Nate Update

Nate ended up being a no-show in NOLA.

After making landfall along the mouth of the Mississippi River, he blew to the east of us and made his second U.S. landfall around Biloxi. Even there I gather the damage was not severe. In New Orleans we got 1½” of rain and that was it. No high winds even. We never lost power and did not experience any flooding.

I’m glad of that, obviously. I’d rather prepare for a disaster that doesn’t materialize than be caught unprepared.

But don’t sneer at Nate. He is blamed for 38 deaths in five Central American countries. That number could rise; six people are still missing. This was another killer storm in a season that make break records.

Nate Cometh

Nate cometh.

I first heard about him as Tropical Depression #16, forming off the coast of Nicaragua on Wednesday. On Thursday morning I saw he had been named and was predicted to be headed straight for New Orleans. I contacted a friend in Memphis about the possibility of bunking there over the weekend.
-=-=-
WHAT THIS EXERCISE ASKS.
1 – In the post about the storm Nate, how much rain fell in New Orleans?
2 – Extract the stretch from "Nate Update" through "experience any flooding." in the post about the storm Nate, word for word.
3 – Continue the post about the storm Nate from where it stops.
-=-=-
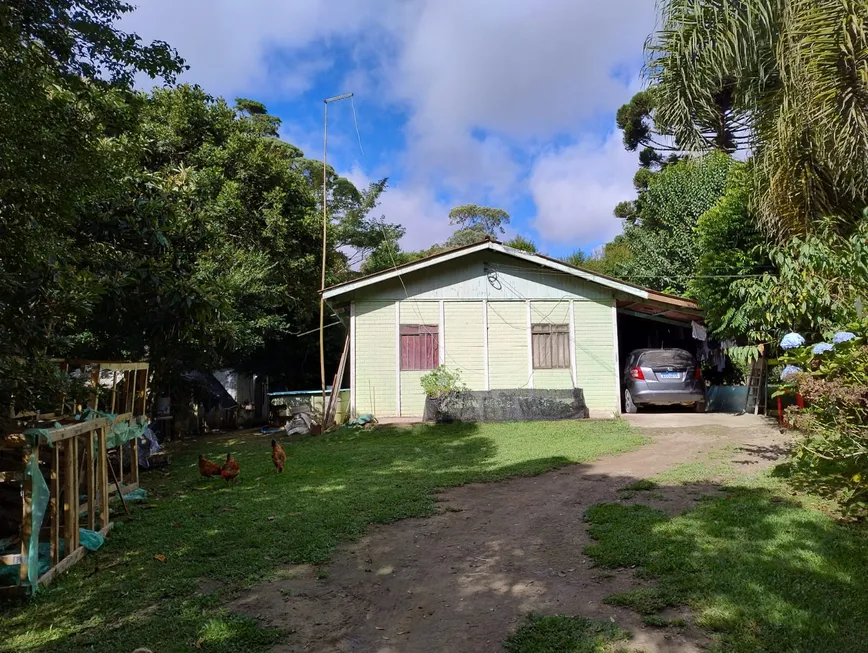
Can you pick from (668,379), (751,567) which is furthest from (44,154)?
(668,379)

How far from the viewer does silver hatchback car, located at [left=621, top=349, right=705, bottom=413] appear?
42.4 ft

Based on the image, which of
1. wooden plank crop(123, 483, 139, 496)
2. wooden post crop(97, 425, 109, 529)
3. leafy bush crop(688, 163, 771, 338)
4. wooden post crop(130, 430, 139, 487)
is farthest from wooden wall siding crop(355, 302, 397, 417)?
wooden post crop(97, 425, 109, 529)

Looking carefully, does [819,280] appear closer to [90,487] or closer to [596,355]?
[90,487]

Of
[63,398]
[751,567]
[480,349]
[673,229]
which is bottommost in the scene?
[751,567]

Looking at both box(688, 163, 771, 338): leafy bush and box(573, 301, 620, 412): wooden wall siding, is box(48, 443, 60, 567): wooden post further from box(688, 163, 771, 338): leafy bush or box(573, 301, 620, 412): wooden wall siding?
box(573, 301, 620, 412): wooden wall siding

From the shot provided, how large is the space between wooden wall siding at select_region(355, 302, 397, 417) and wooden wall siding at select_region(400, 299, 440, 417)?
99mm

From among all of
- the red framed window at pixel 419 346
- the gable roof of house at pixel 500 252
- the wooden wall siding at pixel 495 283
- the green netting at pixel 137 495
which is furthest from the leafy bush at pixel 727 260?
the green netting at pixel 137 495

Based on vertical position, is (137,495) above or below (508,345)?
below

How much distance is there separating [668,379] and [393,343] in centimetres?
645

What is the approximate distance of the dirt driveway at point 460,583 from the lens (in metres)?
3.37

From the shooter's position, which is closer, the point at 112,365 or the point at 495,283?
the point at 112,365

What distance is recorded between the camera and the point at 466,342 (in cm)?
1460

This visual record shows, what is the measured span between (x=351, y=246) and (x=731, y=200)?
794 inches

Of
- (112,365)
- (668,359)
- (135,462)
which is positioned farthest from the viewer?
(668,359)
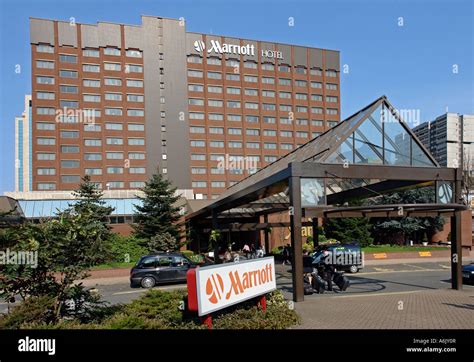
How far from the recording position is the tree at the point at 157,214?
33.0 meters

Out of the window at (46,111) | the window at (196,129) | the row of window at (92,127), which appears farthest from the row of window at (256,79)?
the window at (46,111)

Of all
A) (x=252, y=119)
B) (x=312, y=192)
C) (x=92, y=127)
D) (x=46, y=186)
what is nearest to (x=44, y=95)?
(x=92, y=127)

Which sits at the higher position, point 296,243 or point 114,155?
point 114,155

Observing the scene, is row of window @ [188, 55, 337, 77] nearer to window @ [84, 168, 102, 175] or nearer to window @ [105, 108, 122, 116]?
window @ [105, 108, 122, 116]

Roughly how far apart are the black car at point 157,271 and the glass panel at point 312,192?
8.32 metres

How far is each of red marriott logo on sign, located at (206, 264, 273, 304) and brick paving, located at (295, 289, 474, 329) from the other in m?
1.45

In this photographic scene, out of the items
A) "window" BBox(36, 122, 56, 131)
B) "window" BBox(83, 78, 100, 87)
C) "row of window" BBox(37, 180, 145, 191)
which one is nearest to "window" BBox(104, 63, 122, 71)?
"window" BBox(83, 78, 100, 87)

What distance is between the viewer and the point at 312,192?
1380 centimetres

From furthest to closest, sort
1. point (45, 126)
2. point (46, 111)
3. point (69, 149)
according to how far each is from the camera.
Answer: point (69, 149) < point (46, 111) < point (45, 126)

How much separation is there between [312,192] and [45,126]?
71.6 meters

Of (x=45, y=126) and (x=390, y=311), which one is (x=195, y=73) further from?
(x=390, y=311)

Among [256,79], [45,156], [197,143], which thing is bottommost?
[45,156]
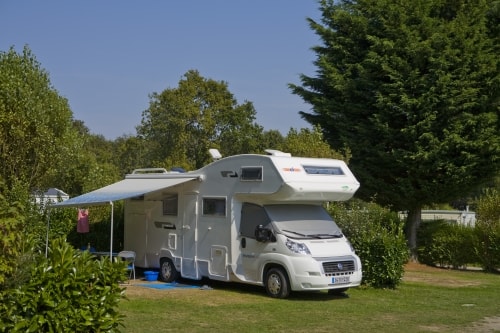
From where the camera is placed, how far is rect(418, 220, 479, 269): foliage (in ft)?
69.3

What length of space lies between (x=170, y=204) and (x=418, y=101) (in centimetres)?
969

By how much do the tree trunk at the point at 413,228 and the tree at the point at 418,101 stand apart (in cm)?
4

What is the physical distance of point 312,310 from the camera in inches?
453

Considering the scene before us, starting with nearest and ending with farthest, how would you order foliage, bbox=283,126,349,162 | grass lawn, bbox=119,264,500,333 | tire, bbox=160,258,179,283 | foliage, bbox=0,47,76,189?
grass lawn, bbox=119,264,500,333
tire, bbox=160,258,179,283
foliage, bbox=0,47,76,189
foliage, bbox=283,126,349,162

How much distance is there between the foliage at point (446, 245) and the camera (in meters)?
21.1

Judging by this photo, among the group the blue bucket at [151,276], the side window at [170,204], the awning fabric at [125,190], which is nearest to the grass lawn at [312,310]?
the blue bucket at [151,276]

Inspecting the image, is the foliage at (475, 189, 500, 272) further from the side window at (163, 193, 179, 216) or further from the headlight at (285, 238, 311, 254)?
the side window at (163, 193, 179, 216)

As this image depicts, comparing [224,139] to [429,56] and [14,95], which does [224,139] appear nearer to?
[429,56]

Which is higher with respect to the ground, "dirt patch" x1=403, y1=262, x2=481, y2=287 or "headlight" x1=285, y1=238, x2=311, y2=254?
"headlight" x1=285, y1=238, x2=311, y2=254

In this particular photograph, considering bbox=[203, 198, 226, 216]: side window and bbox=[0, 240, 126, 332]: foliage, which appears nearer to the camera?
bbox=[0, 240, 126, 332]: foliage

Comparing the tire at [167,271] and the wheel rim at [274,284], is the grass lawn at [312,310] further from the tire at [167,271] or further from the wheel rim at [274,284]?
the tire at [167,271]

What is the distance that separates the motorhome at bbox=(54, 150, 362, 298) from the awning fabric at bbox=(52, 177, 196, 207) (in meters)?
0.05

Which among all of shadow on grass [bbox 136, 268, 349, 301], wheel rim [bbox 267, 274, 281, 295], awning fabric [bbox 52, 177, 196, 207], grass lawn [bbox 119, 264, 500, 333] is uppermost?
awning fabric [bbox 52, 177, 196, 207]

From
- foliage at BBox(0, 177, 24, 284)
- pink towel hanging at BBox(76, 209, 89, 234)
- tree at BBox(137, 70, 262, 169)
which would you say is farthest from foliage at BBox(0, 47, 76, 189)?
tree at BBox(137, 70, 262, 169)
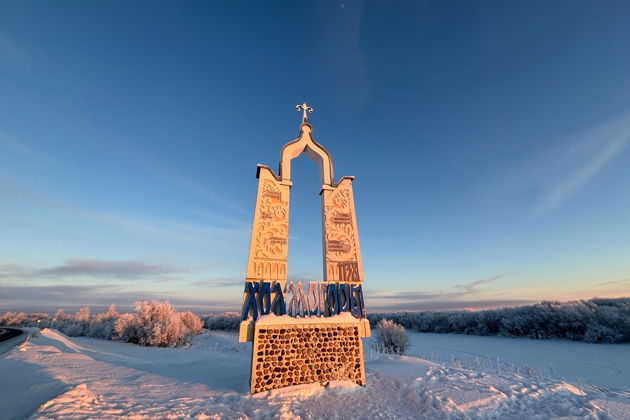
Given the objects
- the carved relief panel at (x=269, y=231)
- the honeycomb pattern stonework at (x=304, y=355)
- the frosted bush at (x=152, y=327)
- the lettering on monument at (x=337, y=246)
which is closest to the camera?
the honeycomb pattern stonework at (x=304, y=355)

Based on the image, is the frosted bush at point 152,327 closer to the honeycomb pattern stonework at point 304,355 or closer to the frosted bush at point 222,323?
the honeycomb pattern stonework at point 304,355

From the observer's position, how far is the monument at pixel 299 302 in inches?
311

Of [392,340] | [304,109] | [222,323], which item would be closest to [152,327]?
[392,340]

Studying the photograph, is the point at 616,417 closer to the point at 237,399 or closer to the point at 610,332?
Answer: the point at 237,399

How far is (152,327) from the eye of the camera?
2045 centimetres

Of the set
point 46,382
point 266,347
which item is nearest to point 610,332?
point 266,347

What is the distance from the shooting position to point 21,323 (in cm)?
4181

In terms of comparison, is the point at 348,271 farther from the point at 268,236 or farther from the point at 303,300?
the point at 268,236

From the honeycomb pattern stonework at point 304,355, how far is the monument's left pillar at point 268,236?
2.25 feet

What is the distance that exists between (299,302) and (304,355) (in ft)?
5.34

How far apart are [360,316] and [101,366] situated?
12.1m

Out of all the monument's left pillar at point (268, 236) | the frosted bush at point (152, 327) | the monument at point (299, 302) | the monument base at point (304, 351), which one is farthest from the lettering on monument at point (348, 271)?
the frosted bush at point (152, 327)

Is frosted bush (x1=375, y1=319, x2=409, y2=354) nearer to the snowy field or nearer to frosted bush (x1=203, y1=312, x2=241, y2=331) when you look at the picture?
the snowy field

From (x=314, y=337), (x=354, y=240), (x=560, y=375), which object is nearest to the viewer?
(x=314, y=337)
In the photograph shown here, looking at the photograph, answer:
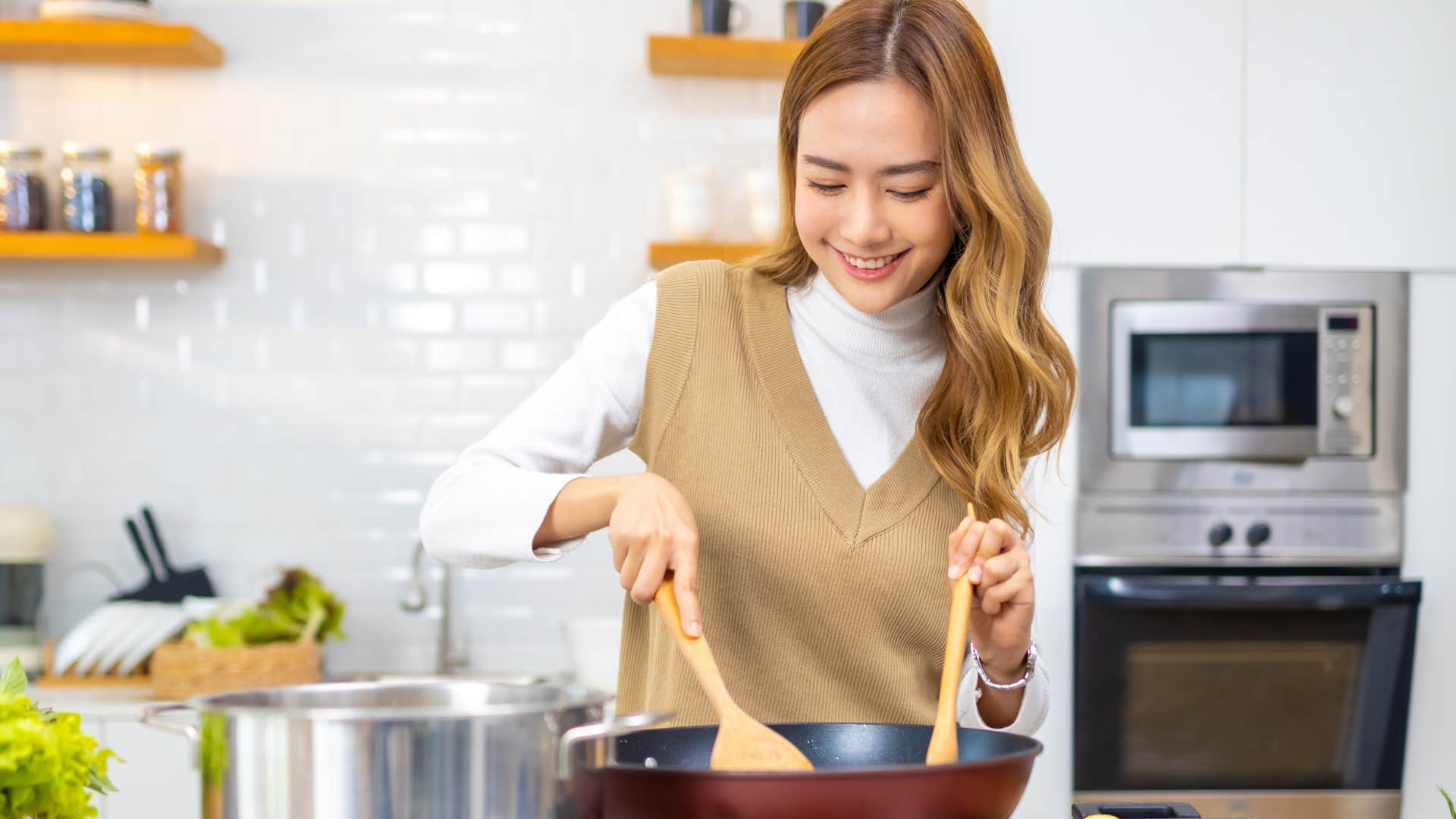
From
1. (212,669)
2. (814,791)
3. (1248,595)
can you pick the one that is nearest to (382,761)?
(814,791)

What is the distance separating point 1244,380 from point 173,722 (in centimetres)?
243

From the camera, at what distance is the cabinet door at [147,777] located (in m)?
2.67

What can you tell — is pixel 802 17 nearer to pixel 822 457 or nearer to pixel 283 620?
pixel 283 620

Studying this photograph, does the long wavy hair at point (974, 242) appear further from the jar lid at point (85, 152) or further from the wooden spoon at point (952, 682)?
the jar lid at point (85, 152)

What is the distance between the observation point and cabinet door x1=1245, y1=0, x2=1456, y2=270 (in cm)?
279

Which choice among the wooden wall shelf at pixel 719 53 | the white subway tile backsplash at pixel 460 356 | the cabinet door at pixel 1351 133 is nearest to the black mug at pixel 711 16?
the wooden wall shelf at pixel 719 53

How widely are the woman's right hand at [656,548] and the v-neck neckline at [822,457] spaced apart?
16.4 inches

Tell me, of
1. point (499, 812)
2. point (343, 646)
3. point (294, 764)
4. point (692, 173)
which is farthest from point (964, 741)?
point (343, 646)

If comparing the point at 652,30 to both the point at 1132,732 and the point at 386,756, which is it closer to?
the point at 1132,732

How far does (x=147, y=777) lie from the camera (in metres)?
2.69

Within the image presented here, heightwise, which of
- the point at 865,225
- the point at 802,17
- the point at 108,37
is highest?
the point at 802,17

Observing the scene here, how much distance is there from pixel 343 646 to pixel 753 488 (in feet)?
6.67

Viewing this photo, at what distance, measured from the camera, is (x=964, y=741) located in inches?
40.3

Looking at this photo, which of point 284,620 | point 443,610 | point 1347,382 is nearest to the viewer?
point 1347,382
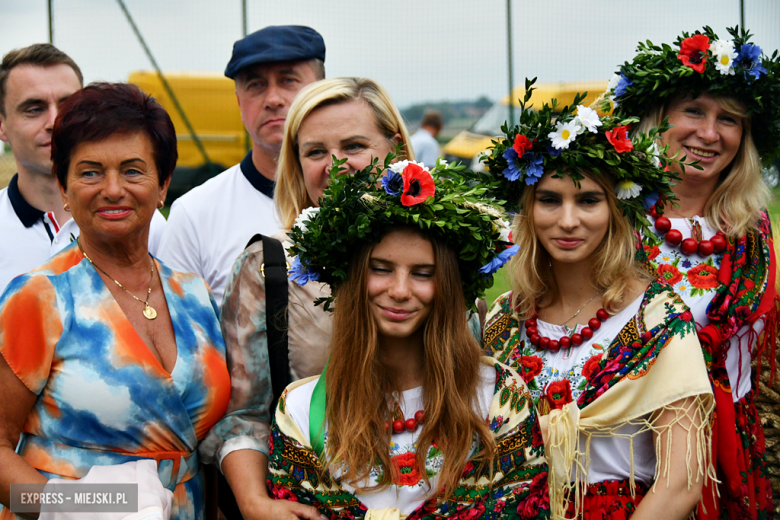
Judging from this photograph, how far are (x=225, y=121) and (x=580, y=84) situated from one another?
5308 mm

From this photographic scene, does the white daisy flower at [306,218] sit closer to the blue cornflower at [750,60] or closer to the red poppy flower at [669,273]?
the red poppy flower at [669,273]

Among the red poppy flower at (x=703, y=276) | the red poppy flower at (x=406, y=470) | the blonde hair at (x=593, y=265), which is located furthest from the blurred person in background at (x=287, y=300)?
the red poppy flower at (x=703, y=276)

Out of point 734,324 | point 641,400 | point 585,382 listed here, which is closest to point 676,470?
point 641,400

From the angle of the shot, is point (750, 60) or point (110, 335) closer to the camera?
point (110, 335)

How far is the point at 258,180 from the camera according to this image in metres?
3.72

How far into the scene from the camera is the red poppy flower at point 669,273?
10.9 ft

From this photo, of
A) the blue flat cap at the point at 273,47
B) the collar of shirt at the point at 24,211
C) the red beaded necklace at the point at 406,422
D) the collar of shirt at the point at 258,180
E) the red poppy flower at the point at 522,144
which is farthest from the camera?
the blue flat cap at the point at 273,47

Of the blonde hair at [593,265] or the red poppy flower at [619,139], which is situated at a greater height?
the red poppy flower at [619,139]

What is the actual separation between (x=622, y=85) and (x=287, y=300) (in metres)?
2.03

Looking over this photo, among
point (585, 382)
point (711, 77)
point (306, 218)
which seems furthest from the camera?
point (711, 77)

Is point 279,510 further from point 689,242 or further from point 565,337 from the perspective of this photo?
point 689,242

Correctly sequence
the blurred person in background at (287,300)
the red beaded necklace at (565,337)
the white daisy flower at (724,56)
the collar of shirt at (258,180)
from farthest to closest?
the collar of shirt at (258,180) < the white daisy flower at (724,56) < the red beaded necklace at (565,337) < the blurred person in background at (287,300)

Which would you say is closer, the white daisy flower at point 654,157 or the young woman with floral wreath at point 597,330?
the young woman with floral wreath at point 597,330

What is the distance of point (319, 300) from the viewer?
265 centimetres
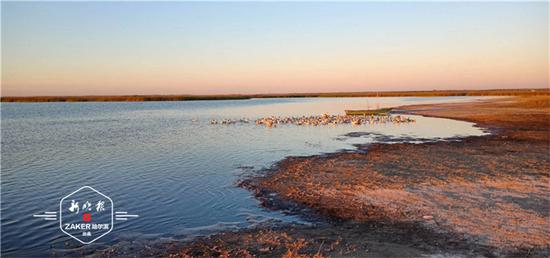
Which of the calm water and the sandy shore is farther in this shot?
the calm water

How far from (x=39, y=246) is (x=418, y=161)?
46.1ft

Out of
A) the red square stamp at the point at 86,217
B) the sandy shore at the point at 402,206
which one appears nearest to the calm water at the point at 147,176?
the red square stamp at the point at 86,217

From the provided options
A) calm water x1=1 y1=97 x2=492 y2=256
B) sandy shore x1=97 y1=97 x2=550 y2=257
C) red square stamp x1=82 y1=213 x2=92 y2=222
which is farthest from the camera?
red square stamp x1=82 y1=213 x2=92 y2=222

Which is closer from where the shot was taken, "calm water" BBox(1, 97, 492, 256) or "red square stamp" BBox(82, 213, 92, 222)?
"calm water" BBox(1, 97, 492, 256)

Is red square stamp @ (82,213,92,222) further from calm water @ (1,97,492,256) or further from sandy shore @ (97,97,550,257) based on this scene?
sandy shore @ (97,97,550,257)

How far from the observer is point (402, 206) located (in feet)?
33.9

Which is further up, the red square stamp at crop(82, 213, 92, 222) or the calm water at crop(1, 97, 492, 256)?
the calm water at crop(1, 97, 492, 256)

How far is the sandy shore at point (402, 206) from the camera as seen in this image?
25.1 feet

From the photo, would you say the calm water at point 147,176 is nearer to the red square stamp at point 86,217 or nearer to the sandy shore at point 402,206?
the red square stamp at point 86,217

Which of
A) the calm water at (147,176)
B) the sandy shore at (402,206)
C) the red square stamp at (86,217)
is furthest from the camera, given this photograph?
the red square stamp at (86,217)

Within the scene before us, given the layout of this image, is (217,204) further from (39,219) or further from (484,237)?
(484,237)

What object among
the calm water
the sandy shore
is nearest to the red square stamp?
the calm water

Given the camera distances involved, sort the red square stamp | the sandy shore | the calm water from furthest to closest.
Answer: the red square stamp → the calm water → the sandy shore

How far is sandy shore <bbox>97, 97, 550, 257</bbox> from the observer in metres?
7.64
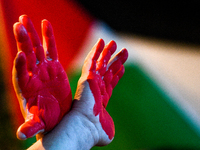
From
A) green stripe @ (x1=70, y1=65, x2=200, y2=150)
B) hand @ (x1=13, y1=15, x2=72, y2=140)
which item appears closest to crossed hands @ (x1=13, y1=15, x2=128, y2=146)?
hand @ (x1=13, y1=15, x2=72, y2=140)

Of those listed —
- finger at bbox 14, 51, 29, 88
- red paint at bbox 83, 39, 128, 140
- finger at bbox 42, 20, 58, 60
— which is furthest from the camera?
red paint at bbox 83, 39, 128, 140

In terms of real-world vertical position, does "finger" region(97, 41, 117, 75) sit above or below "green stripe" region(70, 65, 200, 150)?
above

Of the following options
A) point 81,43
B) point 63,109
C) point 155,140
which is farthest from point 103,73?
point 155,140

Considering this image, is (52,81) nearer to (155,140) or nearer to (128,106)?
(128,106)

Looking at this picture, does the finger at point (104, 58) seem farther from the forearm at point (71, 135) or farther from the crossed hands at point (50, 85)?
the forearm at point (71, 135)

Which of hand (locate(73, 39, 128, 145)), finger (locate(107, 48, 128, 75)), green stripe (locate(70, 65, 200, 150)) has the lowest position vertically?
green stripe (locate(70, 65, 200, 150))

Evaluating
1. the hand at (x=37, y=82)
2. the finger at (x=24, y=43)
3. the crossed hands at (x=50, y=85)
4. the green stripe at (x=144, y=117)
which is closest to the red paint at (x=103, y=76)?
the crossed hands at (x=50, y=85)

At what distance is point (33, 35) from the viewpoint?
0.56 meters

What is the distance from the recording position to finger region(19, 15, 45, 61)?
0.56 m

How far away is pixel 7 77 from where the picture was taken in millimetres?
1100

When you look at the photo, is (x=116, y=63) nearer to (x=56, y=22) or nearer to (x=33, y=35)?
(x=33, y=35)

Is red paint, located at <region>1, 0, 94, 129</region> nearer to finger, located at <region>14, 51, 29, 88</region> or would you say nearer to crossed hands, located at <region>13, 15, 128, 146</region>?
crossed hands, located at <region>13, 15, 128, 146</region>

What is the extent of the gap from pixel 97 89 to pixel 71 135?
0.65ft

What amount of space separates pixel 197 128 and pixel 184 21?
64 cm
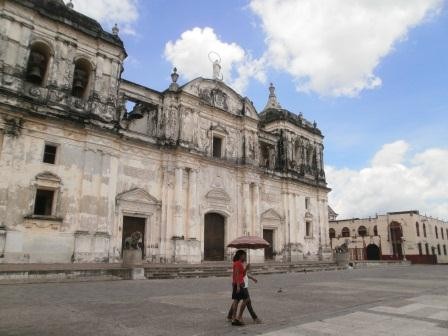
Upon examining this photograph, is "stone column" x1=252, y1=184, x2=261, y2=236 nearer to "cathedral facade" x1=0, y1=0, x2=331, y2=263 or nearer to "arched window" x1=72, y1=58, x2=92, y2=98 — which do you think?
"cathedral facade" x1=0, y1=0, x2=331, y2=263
-=-=-
ANSWERS TO THE TASKS.
1 – 1½ inches.

2 –
Nate Update

Nate ended up being a no-show in NOLA.

After making landfall along the mouth of the Mississippi River, he blew to the east of us and made his second U.S. landfall around Biloxi. Even there I gather the damage was not severe. In New Orleans we got 1½” of rain and that was it. No high winds even. We never lost power and did not experience any flooding.

3 –
But then I learned more about Nate. He’s a fast-moving son of a gun. He was expected to be in the middle of the Gulf Saturday, making landfall on the Gulf Coast in the wee hours of Sunday morning, and be all the way up in New England late Monday.

I don’t think I’ve ever seen a storm that fast.

Contrary to what you might think if you don’t live in this zone, fast is good in some ways. A slow-moving tropical storm that dumps a ton of water can be worse for a flood-prone area than a fast-moving hurricane.

Because Nate is moving so fast, he may not have time to strengthen significantly over the Gulf. He’s officially a Category 1 storm right now, and not expected to get much stronger, though the latest update says maybe Category 2 by landfall.

Current estimates say New Orleans might only get a couple inches of rain, but we’re on the edge of a heavier rainfall prediction zone. If we get more, we could have some street flooding, but right now it’s looking like winds will be more significant. We could lose power, and it might be a long time before that’s restored.

Then again maybe Nate will blow to our east and this will be a non-event for New Orleans.

So we’ve stocked up on essentials and we’re preparing to ride Nate out. Xy is alternating between complete blasé and full-on panic. She seems to have no middle ground. Me, I’m trying to maintain an even keel.

How Long the Storm?

Street Salad

Isaac is gone, but his odor lingers on.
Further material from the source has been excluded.